Slavery and Power in Early English America: Feudalism, Oathtaking, and the Centrality of Allegiance

Saturday, January 5, 2019: 1:30 PM
Continental A (Hilton Chicago)
Holly Brewer, University of Maryland, College Park
Legal ideas about allegiance and loyalty were crucial to gaining access to the privileges of power or the status of subjects in early seventeenth century English America. At the same time, the inability to take such oaths helped to define and legitimate the earliest elements of slavery by turning infidels into legal serfs or villeins, the first stepping stone-towards slavery. The evidence about oathtaking is in fact pervasive, spurred by colonial charters and a new historical interest in discovering ancient principles of English governance. Henry Spelman, at once historian, lawyer, and the drafter of many of the earliest English charters invented/described/discovered the idea of “feudal” in ancient records and incorporated such principles into the early charters for at least five colonies.

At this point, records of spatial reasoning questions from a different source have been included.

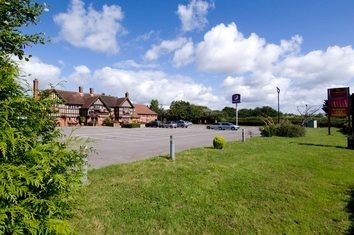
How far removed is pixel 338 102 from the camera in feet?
91.8

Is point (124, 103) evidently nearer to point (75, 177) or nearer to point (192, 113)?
point (192, 113)

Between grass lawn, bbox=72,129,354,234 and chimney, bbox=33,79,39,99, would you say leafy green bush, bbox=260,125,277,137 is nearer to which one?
grass lawn, bbox=72,129,354,234

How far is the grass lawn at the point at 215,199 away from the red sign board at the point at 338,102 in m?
17.8

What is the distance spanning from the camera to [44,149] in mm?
3252

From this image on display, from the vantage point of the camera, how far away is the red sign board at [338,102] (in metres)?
27.5

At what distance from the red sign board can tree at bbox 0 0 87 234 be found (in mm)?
28679

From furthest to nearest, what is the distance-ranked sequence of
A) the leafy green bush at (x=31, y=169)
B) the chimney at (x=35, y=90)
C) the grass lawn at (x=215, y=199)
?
the grass lawn at (x=215, y=199) < the chimney at (x=35, y=90) < the leafy green bush at (x=31, y=169)

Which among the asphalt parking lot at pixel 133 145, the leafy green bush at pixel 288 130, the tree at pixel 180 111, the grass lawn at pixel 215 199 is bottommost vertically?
the grass lawn at pixel 215 199

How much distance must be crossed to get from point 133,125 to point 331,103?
3597 cm

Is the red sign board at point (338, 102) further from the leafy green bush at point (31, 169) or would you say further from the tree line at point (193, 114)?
the tree line at point (193, 114)

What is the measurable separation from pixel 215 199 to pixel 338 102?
24.8 metres

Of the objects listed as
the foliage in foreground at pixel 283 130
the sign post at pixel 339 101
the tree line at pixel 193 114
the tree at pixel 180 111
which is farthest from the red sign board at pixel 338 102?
the tree at pixel 180 111

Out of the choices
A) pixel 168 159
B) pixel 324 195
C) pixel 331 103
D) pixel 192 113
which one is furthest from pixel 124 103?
pixel 324 195

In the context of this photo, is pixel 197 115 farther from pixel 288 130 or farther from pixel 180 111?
pixel 288 130
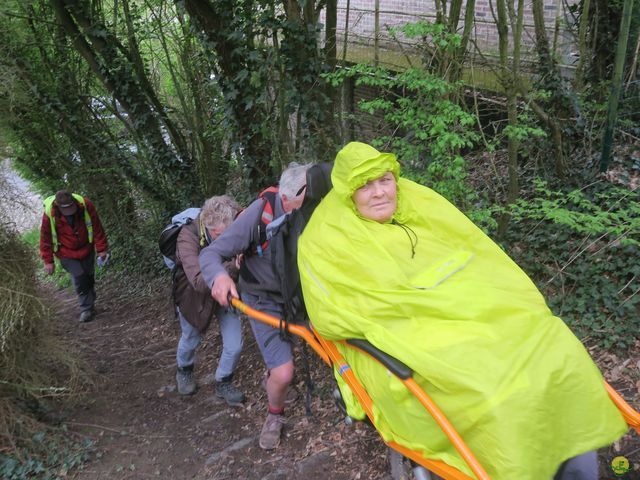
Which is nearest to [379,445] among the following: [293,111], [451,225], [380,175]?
[451,225]

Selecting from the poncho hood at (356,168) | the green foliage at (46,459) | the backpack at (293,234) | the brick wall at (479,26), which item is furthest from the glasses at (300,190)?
the brick wall at (479,26)

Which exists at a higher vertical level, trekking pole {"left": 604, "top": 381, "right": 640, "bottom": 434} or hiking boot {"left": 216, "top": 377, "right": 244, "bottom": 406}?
trekking pole {"left": 604, "top": 381, "right": 640, "bottom": 434}

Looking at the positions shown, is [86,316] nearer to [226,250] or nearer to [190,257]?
[190,257]

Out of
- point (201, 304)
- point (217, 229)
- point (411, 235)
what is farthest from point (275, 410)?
point (411, 235)

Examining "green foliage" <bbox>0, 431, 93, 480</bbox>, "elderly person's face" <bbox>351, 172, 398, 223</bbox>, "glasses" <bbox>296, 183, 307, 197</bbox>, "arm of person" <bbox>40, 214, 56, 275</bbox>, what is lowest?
"green foliage" <bbox>0, 431, 93, 480</bbox>

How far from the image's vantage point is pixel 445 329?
2.12 m

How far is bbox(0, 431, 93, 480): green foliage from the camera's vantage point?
11.2 ft

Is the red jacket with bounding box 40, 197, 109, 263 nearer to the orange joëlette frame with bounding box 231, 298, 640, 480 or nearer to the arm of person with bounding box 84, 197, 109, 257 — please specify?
the arm of person with bounding box 84, 197, 109, 257

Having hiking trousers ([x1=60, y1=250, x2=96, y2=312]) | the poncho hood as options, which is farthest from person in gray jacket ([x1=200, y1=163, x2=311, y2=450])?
hiking trousers ([x1=60, y1=250, x2=96, y2=312])

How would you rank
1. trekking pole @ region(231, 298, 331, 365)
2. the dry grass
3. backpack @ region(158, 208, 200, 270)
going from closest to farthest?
trekking pole @ region(231, 298, 331, 365) < the dry grass < backpack @ region(158, 208, 200, 270)

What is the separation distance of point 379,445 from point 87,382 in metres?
2.74

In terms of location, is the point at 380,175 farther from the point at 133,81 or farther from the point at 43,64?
the point at 43,64

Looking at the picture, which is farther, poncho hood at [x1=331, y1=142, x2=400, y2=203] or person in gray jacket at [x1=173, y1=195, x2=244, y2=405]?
person in gray jacket at [x1=173, y1=195, x2=244, y2=405]

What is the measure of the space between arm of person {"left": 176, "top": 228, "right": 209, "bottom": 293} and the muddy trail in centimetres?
124
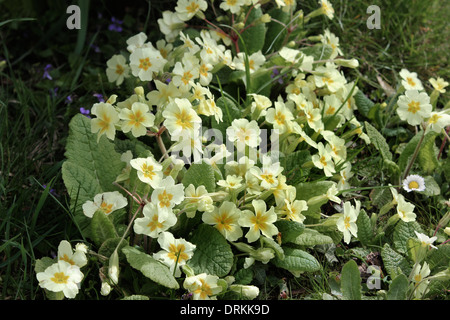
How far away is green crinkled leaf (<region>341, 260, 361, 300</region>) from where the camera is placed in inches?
72.7

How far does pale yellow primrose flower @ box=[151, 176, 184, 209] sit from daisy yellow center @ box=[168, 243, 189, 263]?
136mm

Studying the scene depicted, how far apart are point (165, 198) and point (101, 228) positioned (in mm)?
264

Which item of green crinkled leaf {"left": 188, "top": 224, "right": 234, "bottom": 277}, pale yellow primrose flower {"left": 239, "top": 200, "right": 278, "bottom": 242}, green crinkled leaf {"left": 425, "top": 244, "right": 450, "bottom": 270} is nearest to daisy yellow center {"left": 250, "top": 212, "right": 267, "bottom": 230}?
pale yellow primrose flower {"left": 239, "top": 200, "right": 278, "bottom": 242}

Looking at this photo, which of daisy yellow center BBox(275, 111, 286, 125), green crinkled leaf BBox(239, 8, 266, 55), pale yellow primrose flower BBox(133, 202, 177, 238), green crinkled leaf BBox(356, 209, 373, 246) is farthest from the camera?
green crinkled leaf BBox(239, 8, 266, 55)

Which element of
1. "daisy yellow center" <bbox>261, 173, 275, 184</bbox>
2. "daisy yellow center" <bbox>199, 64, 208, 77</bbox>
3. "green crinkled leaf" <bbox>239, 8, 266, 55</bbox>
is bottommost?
"daisy yellow center" <bbox>261, 173, 275, 184</bbox>

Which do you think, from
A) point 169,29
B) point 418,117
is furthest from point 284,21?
point 418,117

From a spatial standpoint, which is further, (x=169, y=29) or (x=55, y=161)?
(x=169, y=29)

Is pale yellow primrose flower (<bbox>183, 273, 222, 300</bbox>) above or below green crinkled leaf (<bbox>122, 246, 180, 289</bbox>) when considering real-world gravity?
below

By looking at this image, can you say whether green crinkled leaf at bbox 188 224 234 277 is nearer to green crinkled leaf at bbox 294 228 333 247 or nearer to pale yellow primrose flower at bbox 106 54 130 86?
green crinkled leaf at bbox 294 228 333 247

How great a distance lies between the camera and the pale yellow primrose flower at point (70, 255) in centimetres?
178

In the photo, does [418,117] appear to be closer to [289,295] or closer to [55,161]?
[289,295]
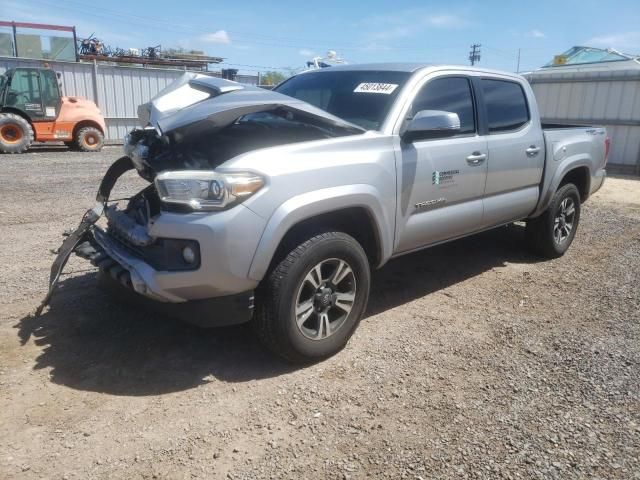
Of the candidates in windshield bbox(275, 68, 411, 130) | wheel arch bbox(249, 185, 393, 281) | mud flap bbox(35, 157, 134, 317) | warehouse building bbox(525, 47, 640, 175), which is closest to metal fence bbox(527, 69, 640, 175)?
warehouse building bbox(525, 47, 640, 175)

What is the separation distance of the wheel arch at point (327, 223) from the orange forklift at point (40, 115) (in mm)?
12884

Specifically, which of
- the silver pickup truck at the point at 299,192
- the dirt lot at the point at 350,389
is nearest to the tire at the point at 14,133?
the dirt lot at the point at 350,389

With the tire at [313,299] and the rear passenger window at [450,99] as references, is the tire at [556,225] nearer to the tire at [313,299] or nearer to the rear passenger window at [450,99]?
the rear passenger window at [450,99]

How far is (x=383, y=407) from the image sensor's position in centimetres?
298

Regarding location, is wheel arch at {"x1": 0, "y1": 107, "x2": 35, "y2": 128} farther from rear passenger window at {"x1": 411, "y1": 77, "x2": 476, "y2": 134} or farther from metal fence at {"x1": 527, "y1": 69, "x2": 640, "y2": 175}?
metal fence at {"x1": 527, "y1": 69, "x2": 640, "y2": 175}

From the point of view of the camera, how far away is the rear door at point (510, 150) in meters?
4.62

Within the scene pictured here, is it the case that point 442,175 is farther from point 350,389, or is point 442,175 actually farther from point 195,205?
point 195,205

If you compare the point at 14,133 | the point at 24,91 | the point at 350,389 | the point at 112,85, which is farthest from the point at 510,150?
the point at 112,85

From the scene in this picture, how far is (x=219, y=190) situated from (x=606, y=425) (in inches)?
96.6

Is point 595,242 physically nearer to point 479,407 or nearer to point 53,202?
point 479,407

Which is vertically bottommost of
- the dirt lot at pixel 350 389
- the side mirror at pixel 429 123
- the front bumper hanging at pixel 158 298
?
the dirt lot at pixel 350 389

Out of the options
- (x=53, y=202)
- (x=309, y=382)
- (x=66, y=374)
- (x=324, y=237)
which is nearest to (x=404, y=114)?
(x=324, y=237)

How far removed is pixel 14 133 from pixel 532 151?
13221 millimetres

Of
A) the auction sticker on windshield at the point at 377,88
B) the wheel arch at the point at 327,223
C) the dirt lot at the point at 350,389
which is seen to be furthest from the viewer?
the auction sticker on windshield at the point at 377,88
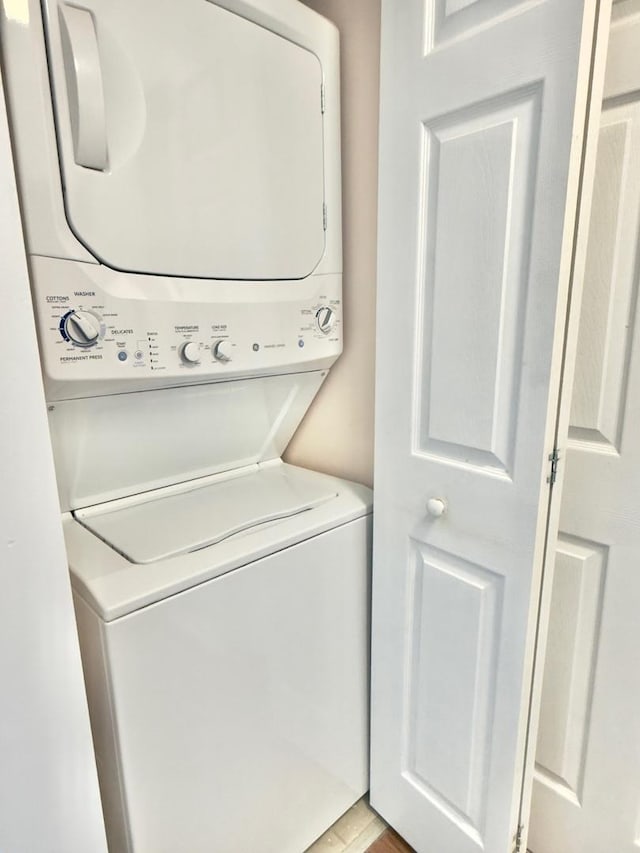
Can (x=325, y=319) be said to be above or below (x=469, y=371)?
above

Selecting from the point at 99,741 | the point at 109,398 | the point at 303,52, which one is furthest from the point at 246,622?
the point at 303,52

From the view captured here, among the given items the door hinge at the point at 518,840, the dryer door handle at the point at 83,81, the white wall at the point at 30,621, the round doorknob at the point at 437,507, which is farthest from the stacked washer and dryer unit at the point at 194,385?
the door hinge at the point at 518,840

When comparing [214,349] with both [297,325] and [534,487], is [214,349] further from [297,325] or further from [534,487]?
[534,487]

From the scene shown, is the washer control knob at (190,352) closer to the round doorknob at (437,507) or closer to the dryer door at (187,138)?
the dryer door at (187,138)

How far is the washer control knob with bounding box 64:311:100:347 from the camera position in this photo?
0.99 m

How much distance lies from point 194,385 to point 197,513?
338 millimetres

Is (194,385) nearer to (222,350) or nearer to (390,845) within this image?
(222,350)

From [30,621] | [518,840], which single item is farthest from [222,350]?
[518,840]

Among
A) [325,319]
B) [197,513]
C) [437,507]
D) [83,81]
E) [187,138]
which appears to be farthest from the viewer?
[325,319]

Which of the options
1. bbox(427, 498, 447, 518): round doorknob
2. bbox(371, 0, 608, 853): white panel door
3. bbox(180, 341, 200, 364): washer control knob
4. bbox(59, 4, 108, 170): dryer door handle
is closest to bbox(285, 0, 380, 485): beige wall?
bbox(371, 0, 608, 853): white panel door

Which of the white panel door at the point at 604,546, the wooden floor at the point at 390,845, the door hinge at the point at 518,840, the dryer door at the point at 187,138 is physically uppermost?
the dryer door at the point at 187,138

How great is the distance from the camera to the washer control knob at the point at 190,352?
3.82 feet

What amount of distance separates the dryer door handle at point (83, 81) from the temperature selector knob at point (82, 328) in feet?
0.94

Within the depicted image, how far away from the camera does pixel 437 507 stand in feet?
3.97
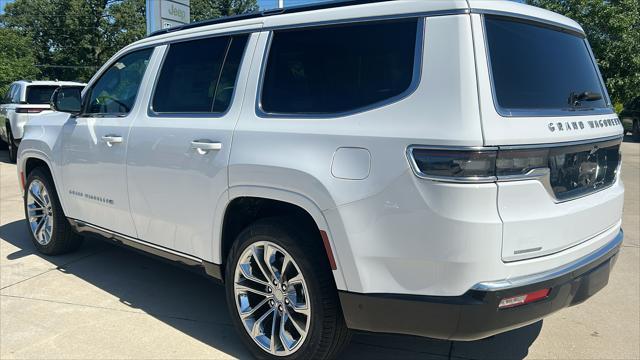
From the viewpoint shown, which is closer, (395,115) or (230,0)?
(395,115)

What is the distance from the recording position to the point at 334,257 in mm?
2643

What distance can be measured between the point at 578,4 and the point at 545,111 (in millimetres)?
19679

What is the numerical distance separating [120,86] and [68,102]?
59 cm

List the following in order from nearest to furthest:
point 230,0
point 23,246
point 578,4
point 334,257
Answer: point 334,257 < point 23,246 < point 578,4 < point 230,0

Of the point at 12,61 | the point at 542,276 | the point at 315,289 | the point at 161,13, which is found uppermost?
the point at 161,13

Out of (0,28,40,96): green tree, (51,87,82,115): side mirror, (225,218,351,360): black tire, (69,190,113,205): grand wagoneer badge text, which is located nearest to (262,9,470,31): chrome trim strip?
(225,218,351,360): black tire

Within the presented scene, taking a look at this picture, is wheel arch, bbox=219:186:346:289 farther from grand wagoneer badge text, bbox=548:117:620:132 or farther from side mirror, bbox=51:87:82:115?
side mirror, bbox=51:87:82:115

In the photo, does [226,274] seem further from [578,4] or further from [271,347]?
[578,4]

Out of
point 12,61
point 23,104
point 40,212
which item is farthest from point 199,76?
point 12,61

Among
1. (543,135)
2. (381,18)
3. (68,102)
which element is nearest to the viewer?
(543,135)

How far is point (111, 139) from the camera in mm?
3969

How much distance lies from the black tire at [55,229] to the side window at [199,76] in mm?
1834

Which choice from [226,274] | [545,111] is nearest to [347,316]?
[226,274]

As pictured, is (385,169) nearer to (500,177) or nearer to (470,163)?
(470,163)
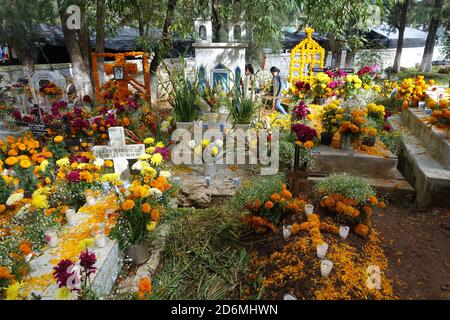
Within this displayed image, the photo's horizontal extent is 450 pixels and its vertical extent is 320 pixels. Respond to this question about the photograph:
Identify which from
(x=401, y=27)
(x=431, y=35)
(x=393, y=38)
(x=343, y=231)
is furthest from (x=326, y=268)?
(x=393, y=38)

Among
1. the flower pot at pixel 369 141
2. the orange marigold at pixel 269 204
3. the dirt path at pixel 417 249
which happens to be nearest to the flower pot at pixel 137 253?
the orange marigold at pixel 269 204

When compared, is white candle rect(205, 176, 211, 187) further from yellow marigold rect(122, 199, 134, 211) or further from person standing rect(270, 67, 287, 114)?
person standing rect(270, 67, 287, 114)

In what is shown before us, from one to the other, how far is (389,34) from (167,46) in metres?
17.7

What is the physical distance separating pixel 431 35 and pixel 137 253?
2002 cm

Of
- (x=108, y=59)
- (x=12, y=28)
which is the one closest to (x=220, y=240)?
(x=12, y=28)

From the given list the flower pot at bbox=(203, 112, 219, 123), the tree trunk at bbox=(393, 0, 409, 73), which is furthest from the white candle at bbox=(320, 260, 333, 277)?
the tree trunk at bbox=(393, 0, 409, 73)

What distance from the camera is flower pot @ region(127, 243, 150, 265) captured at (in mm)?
3570

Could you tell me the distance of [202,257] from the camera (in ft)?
12.4

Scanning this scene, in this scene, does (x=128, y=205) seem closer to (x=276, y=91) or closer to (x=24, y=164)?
(x=24, y=164)

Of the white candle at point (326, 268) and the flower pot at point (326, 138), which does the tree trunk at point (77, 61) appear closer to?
the flower pot at point (326, 138)

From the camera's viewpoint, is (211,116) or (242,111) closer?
(242,111)

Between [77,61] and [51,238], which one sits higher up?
[77,61]

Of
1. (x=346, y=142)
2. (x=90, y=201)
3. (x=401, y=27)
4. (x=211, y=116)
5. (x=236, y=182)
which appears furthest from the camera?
(x=401, y=27)

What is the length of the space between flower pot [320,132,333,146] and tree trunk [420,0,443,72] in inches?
572
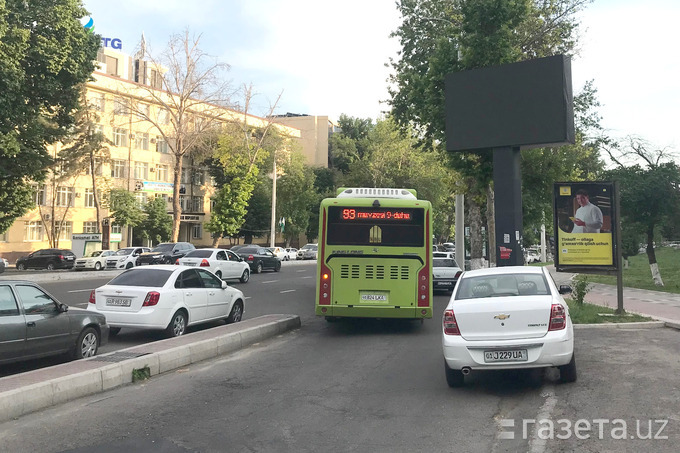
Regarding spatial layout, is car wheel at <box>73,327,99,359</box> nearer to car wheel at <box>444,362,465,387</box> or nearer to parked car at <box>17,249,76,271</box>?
car wheel at <box>444,362,465,387</box>

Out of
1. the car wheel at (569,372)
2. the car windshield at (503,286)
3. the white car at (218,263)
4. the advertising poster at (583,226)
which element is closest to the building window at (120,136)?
the white car at (218,263)

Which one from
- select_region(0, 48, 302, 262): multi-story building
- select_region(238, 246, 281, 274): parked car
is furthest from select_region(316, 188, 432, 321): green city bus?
select_region(0, 48, 302, 262): multi-story building

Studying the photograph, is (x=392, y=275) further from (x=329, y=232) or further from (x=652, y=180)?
(x=652, y=180)

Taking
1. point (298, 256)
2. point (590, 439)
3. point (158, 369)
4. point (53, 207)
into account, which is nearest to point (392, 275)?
point (158, 369)

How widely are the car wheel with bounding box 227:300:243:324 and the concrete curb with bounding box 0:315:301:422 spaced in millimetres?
1952

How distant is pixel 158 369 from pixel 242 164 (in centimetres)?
4618

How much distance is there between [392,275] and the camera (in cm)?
1329

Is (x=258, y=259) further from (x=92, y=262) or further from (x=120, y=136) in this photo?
(x=120, y=136)

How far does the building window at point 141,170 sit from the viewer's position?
204 ft

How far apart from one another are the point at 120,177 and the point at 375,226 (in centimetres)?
5235

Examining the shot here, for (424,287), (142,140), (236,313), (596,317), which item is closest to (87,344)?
(236,313)

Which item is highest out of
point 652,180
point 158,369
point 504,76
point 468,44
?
point 468,44

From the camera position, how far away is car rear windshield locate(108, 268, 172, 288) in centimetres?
1249

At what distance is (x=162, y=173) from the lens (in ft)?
215
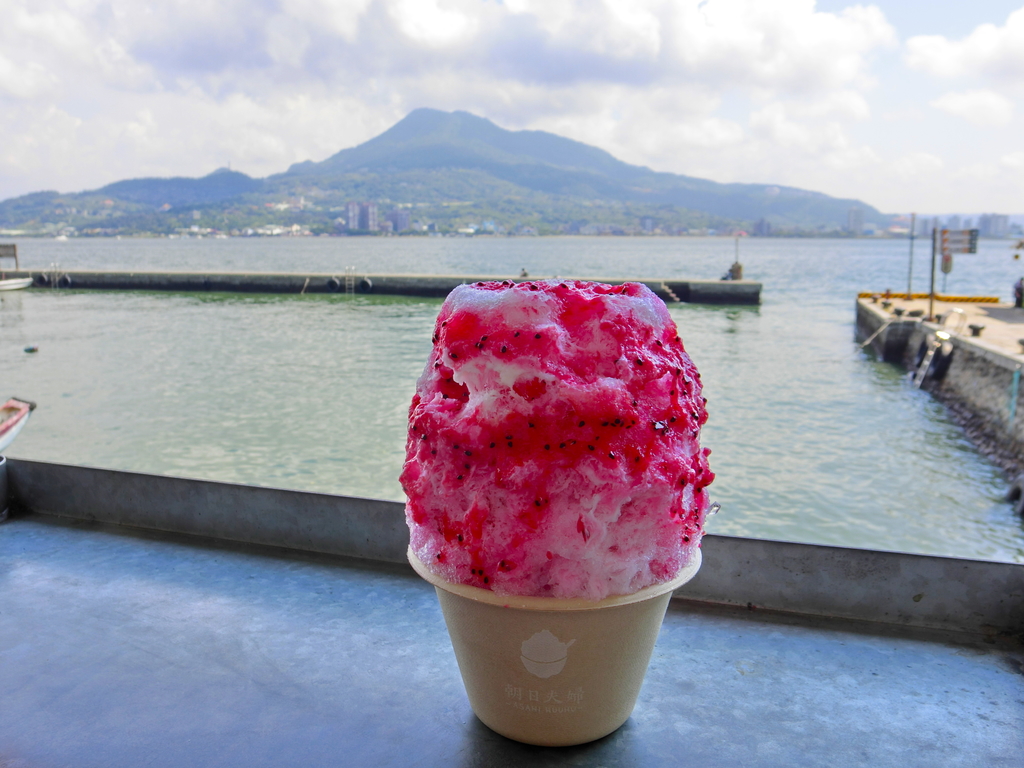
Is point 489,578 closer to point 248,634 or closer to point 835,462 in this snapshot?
point 248,634

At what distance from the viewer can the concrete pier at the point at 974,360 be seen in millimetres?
9469

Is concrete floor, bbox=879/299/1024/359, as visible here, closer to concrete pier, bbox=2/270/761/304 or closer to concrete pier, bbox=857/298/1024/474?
concrete pier, bbox=857/298/1024/474

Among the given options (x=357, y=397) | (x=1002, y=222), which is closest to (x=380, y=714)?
(x=357, y=397)

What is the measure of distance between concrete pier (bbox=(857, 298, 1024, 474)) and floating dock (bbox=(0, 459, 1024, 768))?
7855 mm

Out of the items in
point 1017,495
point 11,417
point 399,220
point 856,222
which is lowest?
point 1017,495

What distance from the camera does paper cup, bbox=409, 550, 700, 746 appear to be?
1522mm

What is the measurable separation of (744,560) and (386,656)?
112 cm

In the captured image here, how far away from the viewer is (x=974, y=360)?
1176cm

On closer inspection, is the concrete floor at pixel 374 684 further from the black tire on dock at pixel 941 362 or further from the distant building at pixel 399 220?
the distant building at pixel 399 220

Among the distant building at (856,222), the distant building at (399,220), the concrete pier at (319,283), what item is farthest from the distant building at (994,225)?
the concrete pier at (319,283)

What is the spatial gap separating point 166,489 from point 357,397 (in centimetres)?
963

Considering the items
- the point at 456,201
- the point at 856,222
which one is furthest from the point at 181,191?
the point at 856,222

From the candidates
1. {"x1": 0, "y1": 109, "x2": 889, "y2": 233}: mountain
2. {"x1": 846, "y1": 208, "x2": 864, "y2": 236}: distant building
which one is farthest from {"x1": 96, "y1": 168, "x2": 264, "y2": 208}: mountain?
{"x1": 846, "y1": 208, "x2": 864, "y2": 236}: distant building

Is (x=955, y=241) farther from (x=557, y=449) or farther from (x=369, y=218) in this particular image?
(x=369, y=218)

On the ground, oath taking (or the inability to do so) became central to negotiations about power, from early governors’ decrees that conferred the status of villeins on those who could not take oaths, such as that issued by Barbados’ Governor Hawley in 1635. Negotiations over oaths were also central to a rebellion on Antigua spurred by demands by the colonial governor of obedience to the proprietor (as opposed to the king). This paper thus meditates on oaths---as contracts of obedience to master, proprietors and kings as at the center of disputes over power.